— Begin The records —

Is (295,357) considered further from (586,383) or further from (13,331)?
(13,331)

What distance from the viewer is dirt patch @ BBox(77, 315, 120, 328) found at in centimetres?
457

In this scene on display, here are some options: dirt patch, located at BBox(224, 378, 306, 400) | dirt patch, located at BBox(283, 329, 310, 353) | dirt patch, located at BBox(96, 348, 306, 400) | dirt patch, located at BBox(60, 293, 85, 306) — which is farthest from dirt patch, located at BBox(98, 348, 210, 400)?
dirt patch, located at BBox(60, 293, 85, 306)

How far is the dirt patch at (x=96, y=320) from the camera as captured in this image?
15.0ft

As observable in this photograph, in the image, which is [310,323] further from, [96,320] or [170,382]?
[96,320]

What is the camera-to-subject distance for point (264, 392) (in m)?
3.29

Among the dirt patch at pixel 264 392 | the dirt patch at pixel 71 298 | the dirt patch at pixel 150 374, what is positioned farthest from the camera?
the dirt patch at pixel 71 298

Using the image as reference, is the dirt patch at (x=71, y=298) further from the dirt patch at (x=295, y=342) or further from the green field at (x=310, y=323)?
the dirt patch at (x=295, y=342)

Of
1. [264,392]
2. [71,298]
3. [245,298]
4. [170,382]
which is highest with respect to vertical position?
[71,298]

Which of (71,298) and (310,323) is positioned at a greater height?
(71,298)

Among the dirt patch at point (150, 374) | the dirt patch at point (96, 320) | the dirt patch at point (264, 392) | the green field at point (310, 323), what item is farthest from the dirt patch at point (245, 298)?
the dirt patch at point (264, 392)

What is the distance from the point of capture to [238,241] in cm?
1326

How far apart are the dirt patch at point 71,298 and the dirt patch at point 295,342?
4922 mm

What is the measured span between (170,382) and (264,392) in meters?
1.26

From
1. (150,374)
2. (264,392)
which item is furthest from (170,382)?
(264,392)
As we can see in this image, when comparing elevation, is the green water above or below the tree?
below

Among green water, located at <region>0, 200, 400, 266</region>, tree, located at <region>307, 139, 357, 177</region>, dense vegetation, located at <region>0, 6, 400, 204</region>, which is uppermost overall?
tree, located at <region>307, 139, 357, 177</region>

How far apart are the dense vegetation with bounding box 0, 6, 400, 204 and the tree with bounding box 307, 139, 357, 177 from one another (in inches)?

— End The records —

* _Written instruction_
Reproduce the items word for word, starting with the line that contains "What is the measured" and continuing through the last line of the items, with both ends included.

* _Solution_
What is the measured span between (170,382) and (264,392) in meters?
1.26

From
1. (150,374)
2. (264,392)
which item is furthest from (170,382)?
(264,392)
As we can see in this image, when comparing elevation, is the green water above or below the tree?
below

Among green water, located at <region>0, 200, 400, 266</region>, tree, located at <region>307, 139, 357, 177</region>, dense vegetation, located at <region>0, 6, 400, 204</region>, which is uppermost overall?
tree, located at <region>307, 139, 357, 177</region>

How far apart are the dense vegetation with bounding box 0, 6, 400, 204 and the tree with bounding box 307, 139, 357, 177 from one another (in inches)?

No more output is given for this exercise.